Like many a creative project or endeavor, the writing of Aspects has been a journey, during which I have learned as much about myself as the art and craft of astrology.
The book started out with case studies of six famous people who had been through transformative experiences. I was curious about how people change, and what this would look like through an astrological lens. In writing and researching the book, I found that there was often a core aspect or configuration that provided the alchemical fire for growth. Gandhi, the father of passive resistance, had a combustible t-square between Mars, Pluto, and the Moon that powered his growth from bumbling, tongue-tied lawyer to worldwide spiritual leader and teacher. Katharine Graham, the Washington Post publisher who shepherded her newspaper through the Watergate crisis, had a conjunction between Venus and Pluto. During her 20s and 30s she was a mousy housewife afraid to speak at company parties. When she died at age 84 she had become one of the most influential women of the 20th century.

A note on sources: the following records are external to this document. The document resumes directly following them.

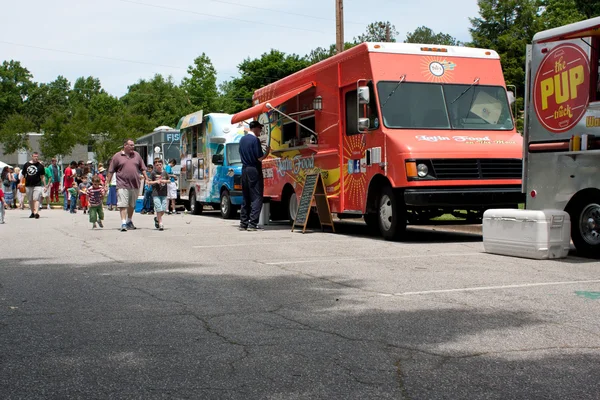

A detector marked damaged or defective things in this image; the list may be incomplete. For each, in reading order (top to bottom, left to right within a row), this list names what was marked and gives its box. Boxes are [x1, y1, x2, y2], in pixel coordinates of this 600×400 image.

cracked pavement [1, 208, 600, 398]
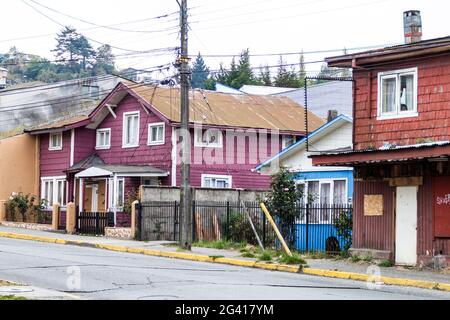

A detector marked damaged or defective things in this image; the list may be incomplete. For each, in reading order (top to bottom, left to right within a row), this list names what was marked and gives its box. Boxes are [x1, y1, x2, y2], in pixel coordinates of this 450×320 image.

rusty metal roof [326, 35, 450, 67]
rusty metal roof [129, 84, 324, 133]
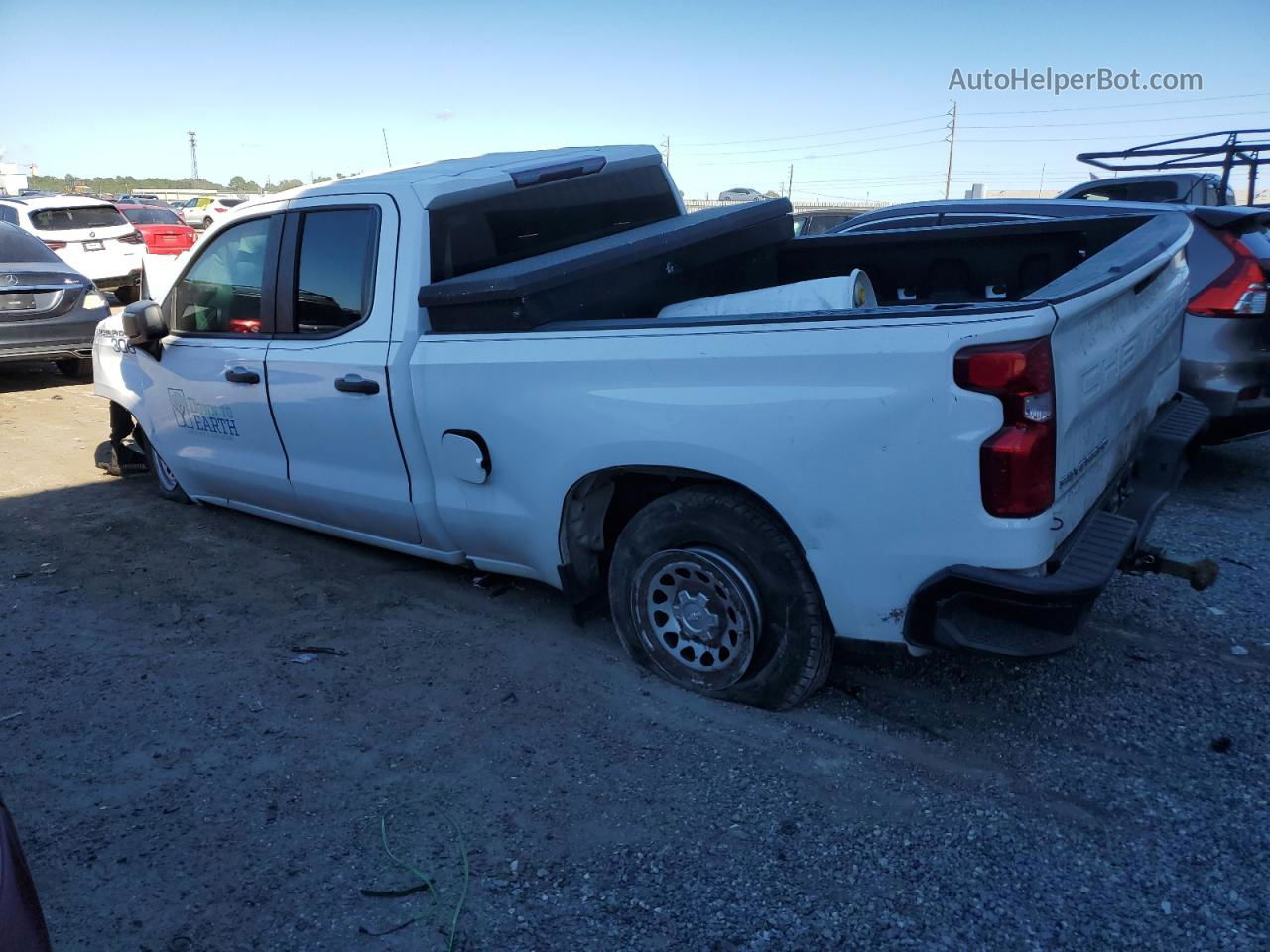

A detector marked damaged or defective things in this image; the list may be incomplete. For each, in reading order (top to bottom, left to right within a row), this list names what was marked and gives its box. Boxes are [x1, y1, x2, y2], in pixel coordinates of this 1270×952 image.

damaged vehicle [91, 147, 1206, 706]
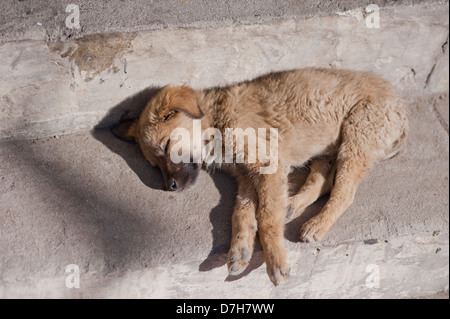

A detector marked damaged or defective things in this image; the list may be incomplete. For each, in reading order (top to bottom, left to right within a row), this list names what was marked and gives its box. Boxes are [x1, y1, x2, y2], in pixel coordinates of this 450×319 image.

Something else I learned while writing Aspects is that although conventional wisdom teaches that hard aspects (squares, conjunctions, and oppositions) are difficult and soft aspects (trines and sextiles) are easy, those lovely, flowing soft aspects are not always as soft as they appear. Consider the chart of Kurt Cobain, the Seattle grunge rocker who committed suicide at age 27. Cobain had a grand trine in water (between Jupiter, Venus-Saturn, and Neptune), an exact trine between the Sun and Mars, and yet another trine between Mercury and the Moon: easy aspects all! Martha Stewart, the one-woman industry who recently emerged from five months behind bars, has a trine between the Sun and Mars—both in ruling signs! She has another prominent trine between Neptune and Uranus-Saturn.

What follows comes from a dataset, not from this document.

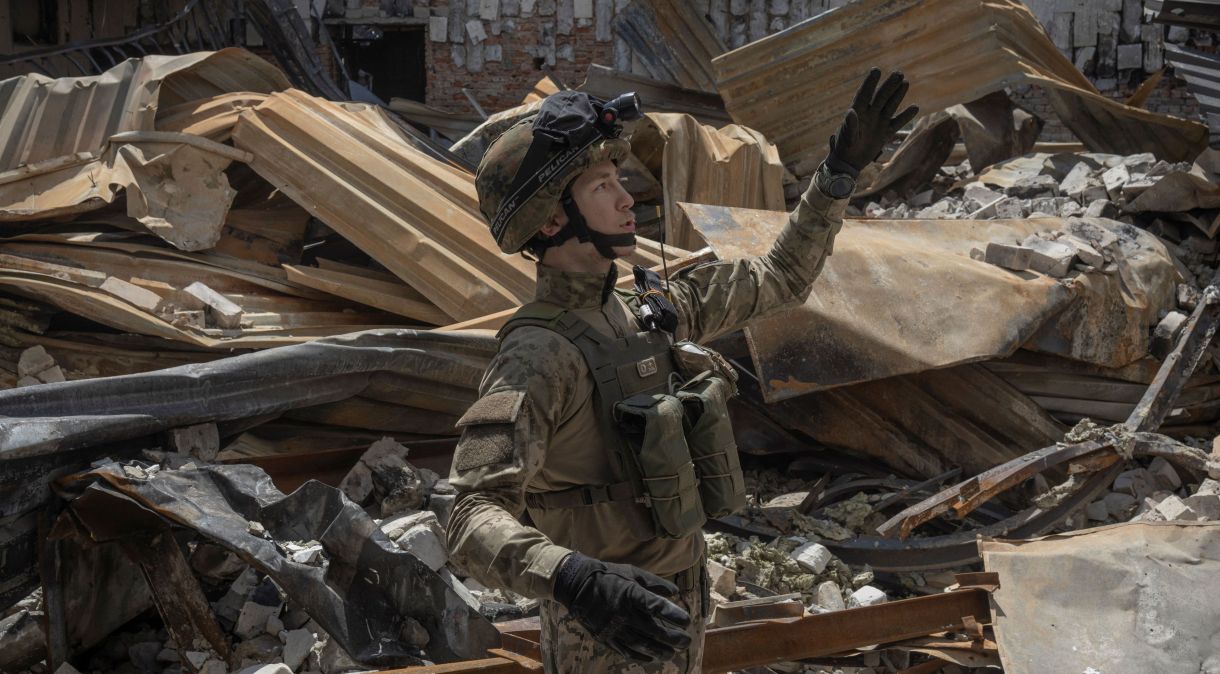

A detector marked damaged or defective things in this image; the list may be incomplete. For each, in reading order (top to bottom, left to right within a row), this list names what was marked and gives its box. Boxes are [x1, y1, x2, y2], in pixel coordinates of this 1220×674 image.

What we learn from these and other cases is that while soft aspects often bestow gifts (Martha Stewart's business acumen, Cobain's electric stage presence) they can also induce complacency and, in extreme cases, grandiosity.

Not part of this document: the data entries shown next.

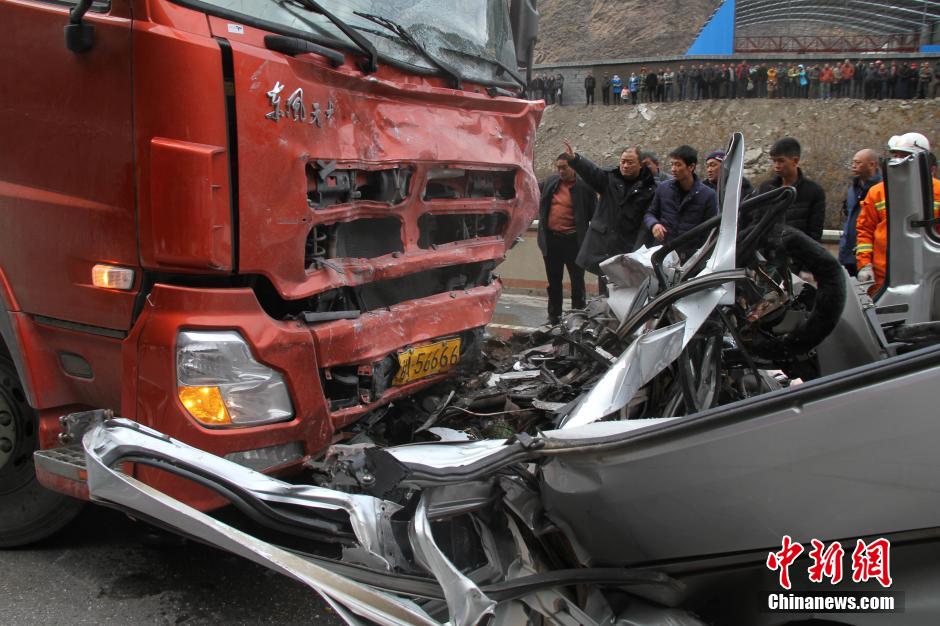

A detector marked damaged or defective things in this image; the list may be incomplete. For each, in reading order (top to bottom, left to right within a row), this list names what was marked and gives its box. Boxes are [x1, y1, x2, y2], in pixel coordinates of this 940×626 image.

wrecked car wheel [0, 356, 82, 544]
damaged truck front [0, 1, 540, 540]
crushed silver car [35, 134, 940, 620]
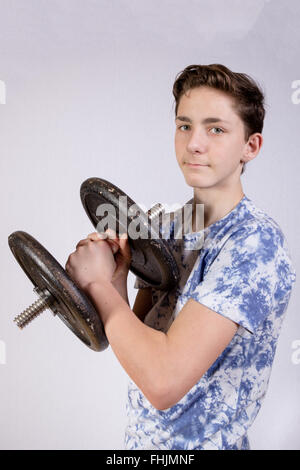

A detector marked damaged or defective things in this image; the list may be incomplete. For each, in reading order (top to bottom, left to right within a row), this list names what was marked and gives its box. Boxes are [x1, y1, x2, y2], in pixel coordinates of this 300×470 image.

rusty metal plate [7, 231, 108, 352]
rusty metal plate [79, 177, 179, 290]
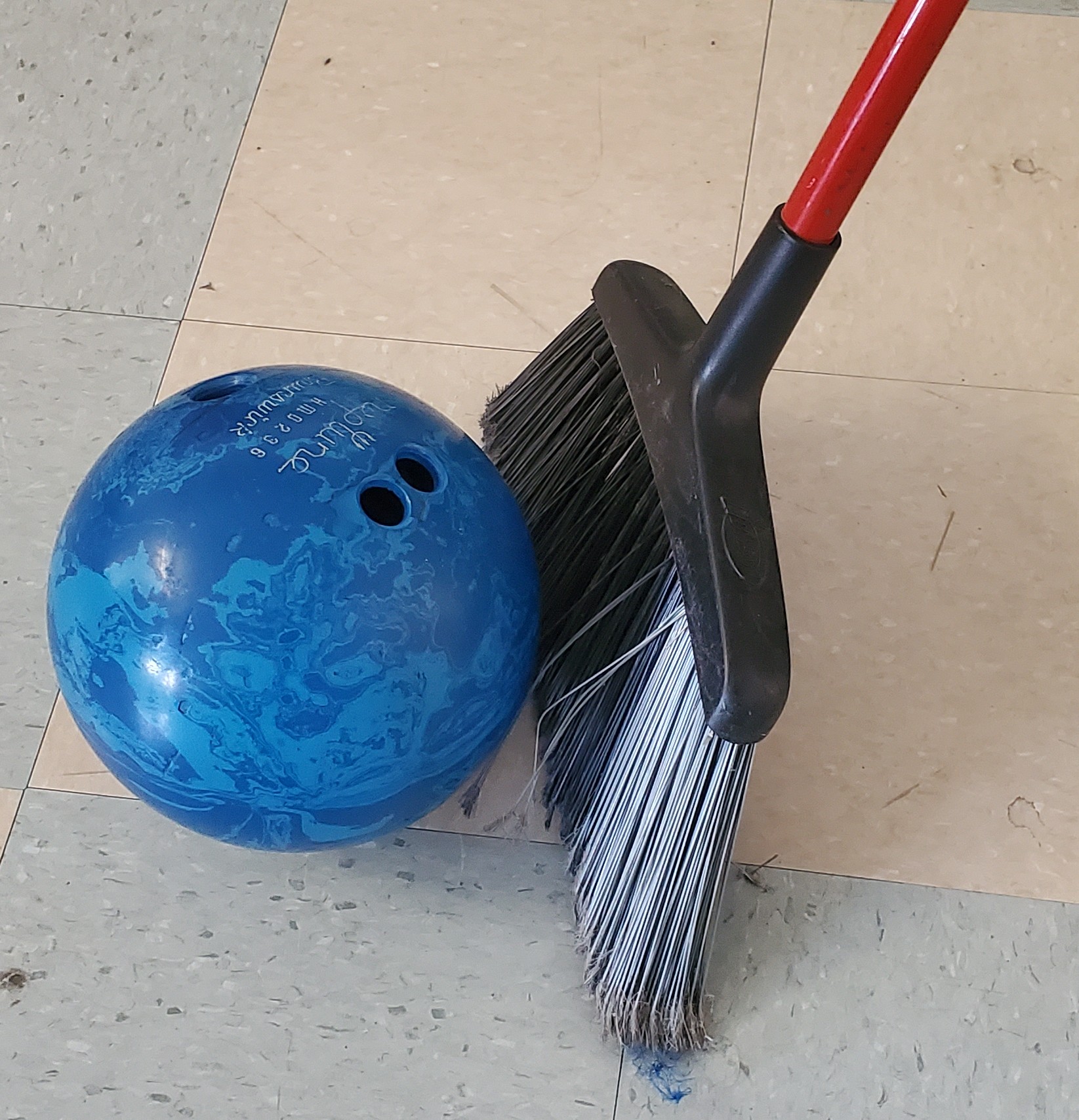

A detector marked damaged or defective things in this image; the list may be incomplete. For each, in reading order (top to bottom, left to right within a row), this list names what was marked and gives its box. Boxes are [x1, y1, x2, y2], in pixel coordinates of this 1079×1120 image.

blue paint chip [630, 1050, 698, 1102]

There is one final lesson I learned from writing Aspects, and that is the importance of a "third thing" to the process of transformation. One's natal chart is a wonderful, even wondrous, tool, but in and of itself it is not enough. In every case I studied, from Gandhi to Lance Armstrong to Katharine Graham, a third thing played a pivotal role. For Lance this third thing was cycling, for Katharine Graham it was The Washington Post.
This "third thing" comes in all shapes and sizes: yoga, meditation, writing, work and service. Indeed, it is anything to which one whole-heartedly devotes one's energy.
There is never any guarantee of "transformation," of course—even when we undertake a thorough study of our natal charts and devote ourselves to a practice. In the final analysis, it might be that process (and the mindfulness that hopefully accompanies process) is just as—if not more—important than any end result.